Record Files
A record file is a serialized data structure file based on Protobuf. It records the scale and offset factors for quantization. You can generate a compressed model file by using the record file, quantization configuration file, and original network model file.
Record Prototype Definition
The Protobuf prototype of the record file is defined as follows:
message SingleLayerRecord {
optional float scale_d = 1;
optional int32 offset_d = 2;
repeated float scale_w = 3;
repeated int32 offset_w = 4;
repeated uint32 shift_bit = 5;
optional uint32 channels = 6;
optional uint32 height = 7;
optional uint32 width = 8;
optional bool skip_fusion = 9 [default = false];
}
message ScaleOffsetRecord {
message MapFiledEntry {
optional string key = 1;
optional SingleLayerRecord value = 2;
}
repeated MapFiledEntry record = 1;
}
The parameters are described as follows.
Message |
Required |
Type |
Parameter |
Description |
|---|---|---|---|---|
ScaleOffsetRecord |
- |
- |
- |
Map structure.

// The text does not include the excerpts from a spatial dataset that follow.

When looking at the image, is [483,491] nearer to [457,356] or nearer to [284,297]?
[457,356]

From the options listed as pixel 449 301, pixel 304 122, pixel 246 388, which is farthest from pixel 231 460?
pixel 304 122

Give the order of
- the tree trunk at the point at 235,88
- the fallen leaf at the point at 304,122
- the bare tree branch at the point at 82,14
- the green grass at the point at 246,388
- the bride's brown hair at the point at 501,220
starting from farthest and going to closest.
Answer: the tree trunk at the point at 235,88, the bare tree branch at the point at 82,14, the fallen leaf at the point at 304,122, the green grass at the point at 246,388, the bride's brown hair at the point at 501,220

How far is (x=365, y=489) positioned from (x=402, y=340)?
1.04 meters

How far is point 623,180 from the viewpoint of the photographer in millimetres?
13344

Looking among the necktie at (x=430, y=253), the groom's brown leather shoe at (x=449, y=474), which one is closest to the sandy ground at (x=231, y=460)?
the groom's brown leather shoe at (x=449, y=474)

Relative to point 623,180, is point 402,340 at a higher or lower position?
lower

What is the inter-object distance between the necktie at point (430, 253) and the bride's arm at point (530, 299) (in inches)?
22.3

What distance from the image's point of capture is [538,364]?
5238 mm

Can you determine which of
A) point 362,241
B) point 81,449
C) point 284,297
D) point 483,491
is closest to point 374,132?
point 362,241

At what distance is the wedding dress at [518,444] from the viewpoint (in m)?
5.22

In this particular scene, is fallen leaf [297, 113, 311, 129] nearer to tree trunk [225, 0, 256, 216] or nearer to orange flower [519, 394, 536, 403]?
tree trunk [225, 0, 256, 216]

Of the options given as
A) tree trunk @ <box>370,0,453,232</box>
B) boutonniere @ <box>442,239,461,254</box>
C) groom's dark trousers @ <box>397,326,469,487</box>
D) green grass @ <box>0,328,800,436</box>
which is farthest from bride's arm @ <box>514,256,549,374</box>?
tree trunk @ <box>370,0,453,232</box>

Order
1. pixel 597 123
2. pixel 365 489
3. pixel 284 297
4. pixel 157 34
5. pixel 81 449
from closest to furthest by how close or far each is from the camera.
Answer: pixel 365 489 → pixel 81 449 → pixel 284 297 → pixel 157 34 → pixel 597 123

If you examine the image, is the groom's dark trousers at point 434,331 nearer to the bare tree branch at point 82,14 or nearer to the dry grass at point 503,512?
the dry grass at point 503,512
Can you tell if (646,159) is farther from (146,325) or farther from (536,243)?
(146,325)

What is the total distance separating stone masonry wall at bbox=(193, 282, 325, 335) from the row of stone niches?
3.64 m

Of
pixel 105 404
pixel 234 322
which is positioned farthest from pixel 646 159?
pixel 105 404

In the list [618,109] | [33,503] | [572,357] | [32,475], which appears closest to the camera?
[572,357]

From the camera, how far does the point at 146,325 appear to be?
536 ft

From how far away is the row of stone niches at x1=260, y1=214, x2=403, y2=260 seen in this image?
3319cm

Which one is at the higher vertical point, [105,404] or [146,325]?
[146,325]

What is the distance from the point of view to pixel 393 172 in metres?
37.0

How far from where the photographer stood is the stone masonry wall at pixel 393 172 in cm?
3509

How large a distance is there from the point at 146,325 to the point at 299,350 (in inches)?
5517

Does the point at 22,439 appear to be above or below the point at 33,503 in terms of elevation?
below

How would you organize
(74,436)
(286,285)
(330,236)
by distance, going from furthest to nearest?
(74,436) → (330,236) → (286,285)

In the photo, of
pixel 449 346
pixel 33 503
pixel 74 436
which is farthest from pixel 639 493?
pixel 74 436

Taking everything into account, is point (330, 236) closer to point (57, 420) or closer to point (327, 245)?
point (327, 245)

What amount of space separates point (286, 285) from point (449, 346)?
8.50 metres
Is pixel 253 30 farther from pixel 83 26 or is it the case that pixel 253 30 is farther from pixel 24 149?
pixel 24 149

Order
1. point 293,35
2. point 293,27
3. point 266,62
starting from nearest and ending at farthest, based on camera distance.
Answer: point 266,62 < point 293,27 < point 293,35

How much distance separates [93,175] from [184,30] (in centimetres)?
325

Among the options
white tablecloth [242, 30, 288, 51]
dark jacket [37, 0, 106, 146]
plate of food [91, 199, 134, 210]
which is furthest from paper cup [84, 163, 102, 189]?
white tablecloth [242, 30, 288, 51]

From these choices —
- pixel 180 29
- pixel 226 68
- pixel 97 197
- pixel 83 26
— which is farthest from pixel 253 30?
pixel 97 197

The discrete map structure is used to ensure compatibility. |
repeated |
MapFiledEntry |
record |
Quantization factor record per layer, consisting of two members:
|
|
SingleLayerRecord |
- |
- |
- |
Quantization factors. |
optional |
float |
scale_d |
Scale factor for activation quantization. Only unified activation quantization is supported. |
|
optional |
int32 |
offset_d |
Offset factor for activation quantization; only unified activation quantization is supported. |
|
repeated |
float |
scale_w |
Scale factor for weight quantization. Two quantization modes are supported: scalar (uniformly quantizing the weight of the current layer) and vector (quantizing the weight of the current layer channel-wise). Channel-wise quantization applies only to the Conv2D, DepthwiseConv2dNative, and Conv2DBackpropInput layers. |
|
repeated |
int32 |
offset_w |
Offset factor for weight quantization. Similar to scale_w, it also supports scalar and vector modes and the dimension configuration must be the same as that of scale_w. Currently, weight quantization with offset is not supported, and offset_w must be 0. |
|
repeated |
uint32 |
shift_bit |
Shift factor. Reserved for the convert_model API. |
|
optional |
uint32 |
channels |
Size of the input channel dimension. AMCT does not support network-wide infer_shape. Therefore, you must configure the input shape information of the current layer. |
|
optional |
uint32 |
height |
Size of the input height dimension. AMCT does not support network-wide infer_shape. Therefore, you must configure the input shape information of the current layer. |
|
optional |
uint32 |
width |
Size of the input width dimension. AMCT does not support network-wide infer_shape. Therefore, you must configure the input shape information of the current layer. |
|
optional |
bool |
skip_fusion |
Whether to skip Conv+BN+Scale+Bias, Deconv+BN+Scale+Bias, BN+Scale+Conv, and FC+BN+Scale+Bias fusion at the current layer. Defaults to false, which indicates performing the preceding fusion types. |
Beware that the Protobuf protocol does not report an error if you have updated optional fields more than once. As such, the most recent settings are used.
Record Files
The format of a generated record file is record.txt. Configure the following parameters for general quantization layers: scale_d, offset_d, scale_w, offset_w, channels, height, width, and shift_bit. The scale_w and offset_w parameters are unavailable for AVE Pooling since the layer has no weight. Here is an example of a quantization factor record file:
record {
key: "conv1"
value: {
scale_d: 0.01424
offset_d: -128
scale_w: 0.43213
scale_w: 0.78163
scale_w: 1.03213
offset_w: 0
offset_w: 0
offset_w: 0
shift_bit: 1
shift_bit: 1
shift_bit: 1
channels:3
height: 144
width: 144
skip_fusion: true
}
}
record {
key: "pool1"
value: {
scale_d: 0.532532
offset_d: 13
channels:256
height: 32
width: 32
}
}
record {
key: "fc1"
value: {
scale_d: 0.37532
offset_d: -67
scale_w: 0.876221
offset_w: 0
shift_bit: 1
channels:1024
height: 1
width: 1
}
}